_What to do_
A. What does the drug-spending article report? Summarize it in two sentences.
B. According to the drug-spending article, why is the cost growth trend called unsustainable? Answer in one to three sentences.
C. Extend the drug-spending article, starting after its last sentence.

Growth of patients with $50K annual drug tabs skyrockets

Specialty drugs continue to take a huge bite out of the pocketbooks of American insurers, employers and individuals, and the cost growth trend is "unsunstainable," according to a new study commissioned by Express Scripts.

Approximately 576,000 Americans spent more than the median U.S. household income on prescription medications last year, a 63 percent increase from 2013 alone, the study found. The population of those spending more than $100,000 a year tripled between 2013 and 2014, reaching 140,000. The combined cost to sustain these populations is "an unsustainable $52 billion a year."

Private health insurers and self-insured employers shouldered 98 percent of the costs for this population, paying an average of $156,911 per individual. Patients with drug costs of more than $100,000 paid an average of $2,782 out of pocket, while those with costs of between $50,000 and $99,999 paid an average of $1,773 out of pocket.

Ninety percent of those patients whose drug costs are more than $50,000 annually take specialty medications, and more than a third received treatment for 10 or more medical conditions.

Drugs to treat hepatits C and cancer were the biggest cost drivers. Hepatits C drug use jumped more than seven-fold in the high-cost population between 2013 and 2014, while nearly a third were prescribed some form of cancer drug.

_Supplied entries_

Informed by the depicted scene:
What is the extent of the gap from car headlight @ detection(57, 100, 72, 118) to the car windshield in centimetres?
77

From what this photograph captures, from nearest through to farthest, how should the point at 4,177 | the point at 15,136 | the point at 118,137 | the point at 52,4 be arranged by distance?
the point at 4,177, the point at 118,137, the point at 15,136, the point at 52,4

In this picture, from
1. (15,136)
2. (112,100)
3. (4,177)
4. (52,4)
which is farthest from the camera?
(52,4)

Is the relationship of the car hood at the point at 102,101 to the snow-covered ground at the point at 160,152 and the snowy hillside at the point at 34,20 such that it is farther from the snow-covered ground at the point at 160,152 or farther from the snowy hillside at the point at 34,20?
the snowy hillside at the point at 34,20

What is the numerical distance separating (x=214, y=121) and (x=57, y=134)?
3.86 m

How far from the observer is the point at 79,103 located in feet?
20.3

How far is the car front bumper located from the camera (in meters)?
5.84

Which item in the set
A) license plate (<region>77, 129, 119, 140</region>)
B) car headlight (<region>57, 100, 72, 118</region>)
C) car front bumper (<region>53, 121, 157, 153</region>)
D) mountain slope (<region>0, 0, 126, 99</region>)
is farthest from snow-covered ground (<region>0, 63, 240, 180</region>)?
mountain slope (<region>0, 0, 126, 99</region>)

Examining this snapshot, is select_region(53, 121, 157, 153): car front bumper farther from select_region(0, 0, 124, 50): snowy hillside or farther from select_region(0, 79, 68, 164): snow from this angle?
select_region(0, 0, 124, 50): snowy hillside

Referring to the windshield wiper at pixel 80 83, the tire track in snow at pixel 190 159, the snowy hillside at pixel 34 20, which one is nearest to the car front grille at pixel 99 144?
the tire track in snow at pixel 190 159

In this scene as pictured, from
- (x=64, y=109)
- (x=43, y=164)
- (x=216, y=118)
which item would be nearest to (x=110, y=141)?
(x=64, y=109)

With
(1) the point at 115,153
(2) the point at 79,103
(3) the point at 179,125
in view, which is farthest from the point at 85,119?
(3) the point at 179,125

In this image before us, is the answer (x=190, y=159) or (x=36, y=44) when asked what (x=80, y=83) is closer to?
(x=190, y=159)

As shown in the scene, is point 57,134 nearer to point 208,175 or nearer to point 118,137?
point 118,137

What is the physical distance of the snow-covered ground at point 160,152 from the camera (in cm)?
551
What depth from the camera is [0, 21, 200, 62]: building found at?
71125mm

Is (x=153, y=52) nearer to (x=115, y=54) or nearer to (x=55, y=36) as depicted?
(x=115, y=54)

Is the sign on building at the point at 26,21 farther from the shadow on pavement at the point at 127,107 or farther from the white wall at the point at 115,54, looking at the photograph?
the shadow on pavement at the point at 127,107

...

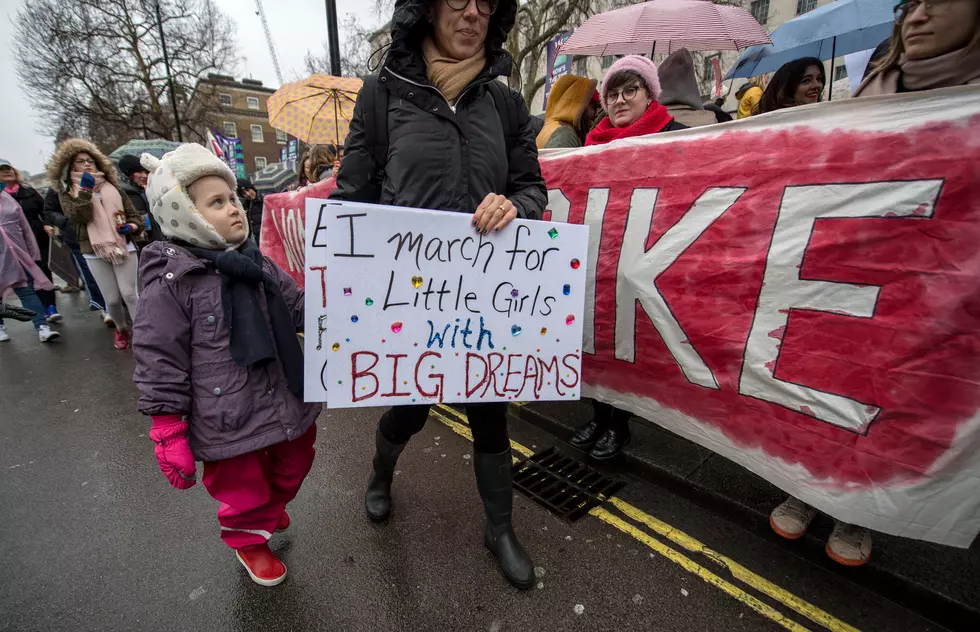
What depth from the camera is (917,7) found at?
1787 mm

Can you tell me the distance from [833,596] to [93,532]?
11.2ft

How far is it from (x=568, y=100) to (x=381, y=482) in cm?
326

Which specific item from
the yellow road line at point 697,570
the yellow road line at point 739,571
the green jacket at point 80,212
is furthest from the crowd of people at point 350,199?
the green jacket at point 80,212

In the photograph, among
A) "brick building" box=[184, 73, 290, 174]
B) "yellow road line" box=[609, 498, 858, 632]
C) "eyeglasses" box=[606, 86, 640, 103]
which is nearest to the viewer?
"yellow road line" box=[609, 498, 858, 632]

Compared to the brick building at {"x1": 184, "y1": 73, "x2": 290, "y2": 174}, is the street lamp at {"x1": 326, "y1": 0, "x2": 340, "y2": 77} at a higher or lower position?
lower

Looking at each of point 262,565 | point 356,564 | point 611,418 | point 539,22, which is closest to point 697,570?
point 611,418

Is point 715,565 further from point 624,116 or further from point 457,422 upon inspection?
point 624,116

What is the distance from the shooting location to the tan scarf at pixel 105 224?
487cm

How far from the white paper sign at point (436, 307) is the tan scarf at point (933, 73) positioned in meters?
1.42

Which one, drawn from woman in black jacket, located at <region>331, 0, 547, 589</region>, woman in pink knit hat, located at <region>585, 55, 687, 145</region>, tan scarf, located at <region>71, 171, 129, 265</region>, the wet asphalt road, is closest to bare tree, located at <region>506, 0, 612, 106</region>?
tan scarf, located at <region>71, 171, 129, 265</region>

==

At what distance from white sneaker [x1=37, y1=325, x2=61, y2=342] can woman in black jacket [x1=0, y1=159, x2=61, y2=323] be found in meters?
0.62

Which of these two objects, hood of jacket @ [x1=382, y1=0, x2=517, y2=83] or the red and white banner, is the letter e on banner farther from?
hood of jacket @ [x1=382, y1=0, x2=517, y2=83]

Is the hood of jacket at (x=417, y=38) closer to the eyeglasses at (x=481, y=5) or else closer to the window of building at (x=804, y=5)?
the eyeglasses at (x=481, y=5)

_Answers for each item_
A. A study commissioned by Express Scripts found that about 576,000 Americans spent more on prescription drugs last year than the median U.S. household income, a 63 percent rise from 2013, and that the number spending over $100,000 tripled to 140,000, at a combined cost of $52 billion a year. Private insurers and self-insured employers paid 98 percent of these costs, most of these patients take specialty medications, and drugs for hepatitis C and cancer were the biggest cost drivers.

B. The study finds that sustaining these high-cost populations costs a combined $52 billion a year. That total comes from about 576,000 Americans spending more than the median household income on prescriptions, a 63 percent increase from 2013, and from a tripling of those spending over $100,000 to 140,000.

C.
Global spending on cancer drugs topped $100 billion for the first time last year, and Fortune magazine has predicted that the annual compounded growth rate for cancer drugs would run around 8 percent annually. Medicare drug spending also has recently broken the $100 billion per year mark, although much of the allocation is for fairly commonplace treatments.

Medications to control blood pressure were most prevalent among patients whose drugs cost more than $100,000 per year--some 57 percent took some drug to control this condition. Among the entire U.S. population, less than a quarter take blood pressure medications. The use of antidepressant medication was also widespread in this population--nearly 30 percent had a prescription for at least one antidepressant, compared to about 12 percent nationwide. 

Express Scripts recommended two avenues for cutting costs: Address wasteful spending on compounded drug therapies and introduce more programs to improve medication adherence.